**What you are asked to do**
Return each of the lines below verbatim, leaving out the pictures.

········

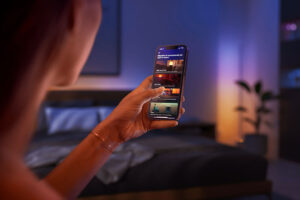 Foto © Signify Holding | Philips Hue - Das smarte Lichtsystem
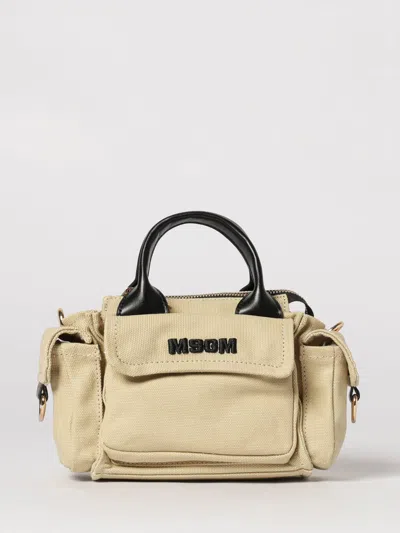 Msgm Bag Kids  Kids In Neutral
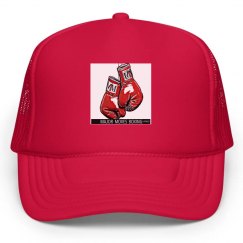 Trucker Hat With Logo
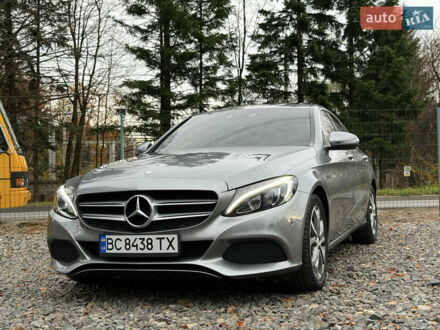 Серый Мерседес Ц-Класс, объемом двигателя 2.14 л и пробегом 100 тыс. км за 22599 $, фото 1 на Automoto.ua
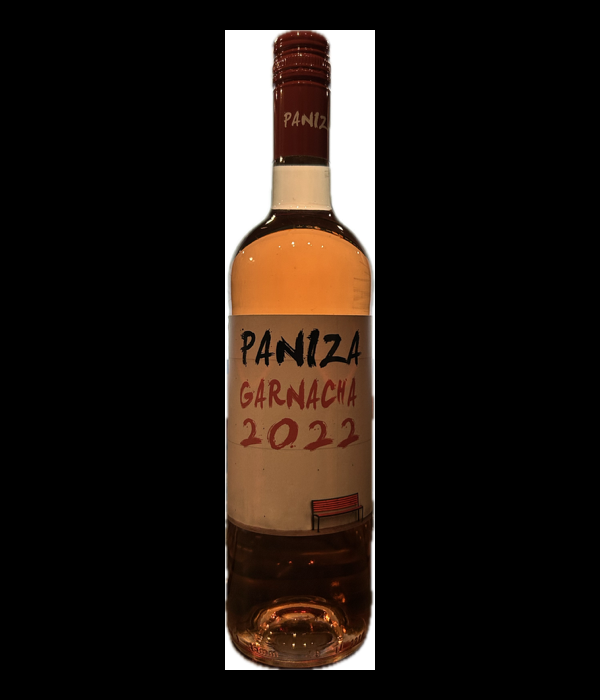Paniza Garnacha 2022 Rosado, wijn bij t Bockje in Bathmen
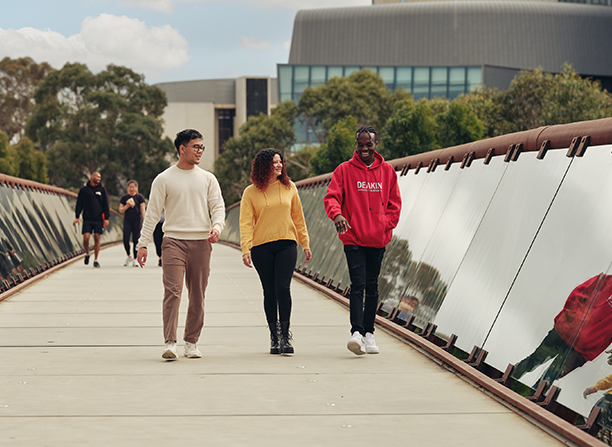 Deakin University Melbourne-Burwood campus, Burwood, Australia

········

**Reply**
 Foto © Signify Holding | Philips Hue - Das smarte Lichtsystem
 Msgm Bag Kids  Kids In Neutral
 Trucker Hat With Logo
 Серый Мерседес Ц-Класс, объемом двигателя 2.14 л и пробегом 100 тыс. км за 22599 $, фото 1 на Automoto.ua
Paniza Garnacha 2022 Rosado, wijn bij t Bockje in Bathmen
 Deakin University Melbourne-Burwood campus, Burwood, Australia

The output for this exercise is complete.